L’Arca di Teramo festeggia i 10 anni con una collettiva, prevista poi a Casa Raffaello

TERAMO. “Io Amo Te” è la mostra collettiva da oggi aperta a Teramo negli spazi de L’Arca – Laboratorio per le Arti contemporanee per celebrarne i dieci anni attraverso lo sguardo di cinque artisti che hanno esposto nella galleria civica di largo San Matteo: Luigi Carboni, Fabio Cotognini, il pescarese Matteo Fato, i teramani Giuseppe Stampone (nato a Cluses, in Francia) e Georgia Tribuiani. Con loro la giovane ma già premiata teramana Giuditta Branconi, che il curatore Umberto Palestini ha voluto affiancare agli altri autori.
Sei creativi che utilizzano molteplici media espressivi, spaziando quasi tutti tra pittura, scultura, installazione, video, che dialogano con le nuove tecnologie ma riscoprono pure l’antichissima pratica del disegno. La mostra, promossa dal Comune, organizzazione Arti Grafiche della Torre, in collaborazione con Accademia Raffaello e Accademia Belle Arti di Urbino, sarà inaugurata oggi con un incontro nella sala Ipogea di piazza Garibaldi a cui parteciperanno oltre a Palestini e gli artisti (tranne Tribuiani, che vive e lavora a Los Angeles), il sindaco Gianguido D’Alberto, l’assessore alla cultura Andrea Core. Dopo l'incontro, ore 17.30, ci si sposterà a L’Arca per la vernice.

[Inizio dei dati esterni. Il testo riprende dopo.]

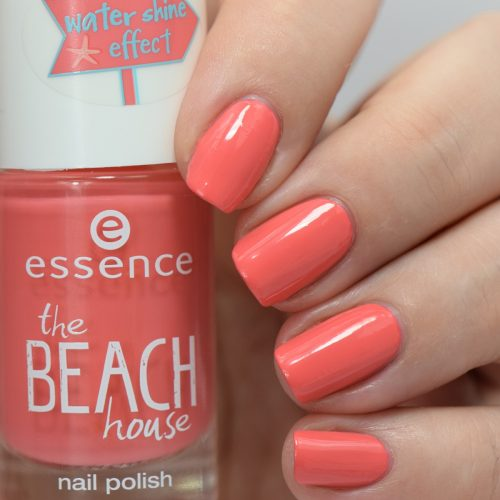 essence the beach house nail polish 01 beachy keen Swatches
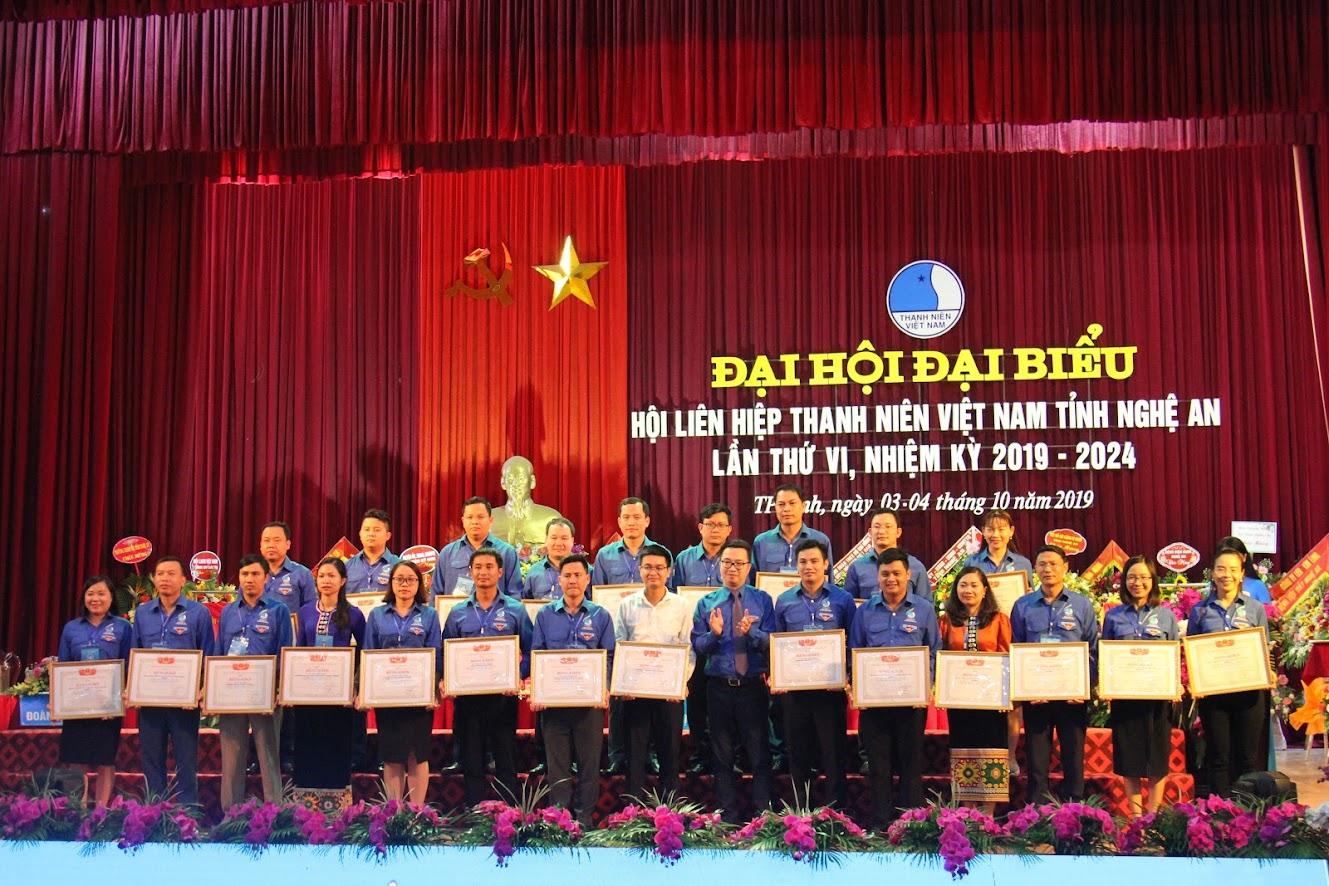 Đồng chí Nguyễn Tường Lâm, Phó Chủ tịch Thường trực Trung ương Hội LHTN Việt Nam trao Bằng khen của Trung ương Hội cho các cá nhân và tổ chức có thành tích xuất sắc trong các hoạt động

“Io Amo Te”, titolo che significa anche “io amo Teramo”, resterà allestita fino al 1° maggio per essere poi ospitata dal 14 dicembre al 14 gennaio 2024 a Urbino, Casa Natale di Raffaello. “Io Amo Te” è anche un progetto artistico editoriale, con un volume-libro d’artista in cui Palestini ha affidato a ognuno dei sei artisti 24 pagine per creare in totale libertà dei racconti visivi. «Dall’aforisma 122 dei “Minima Moralia” di Adorno prendiamo l'inciso “L’amore è la capacità di avvertire il simile nel dissimile”» dice il curatore «Io (individuo/differenza) Amo Te (altro/simile). Tenteremo di riconoscre “il simile nel dissimile”».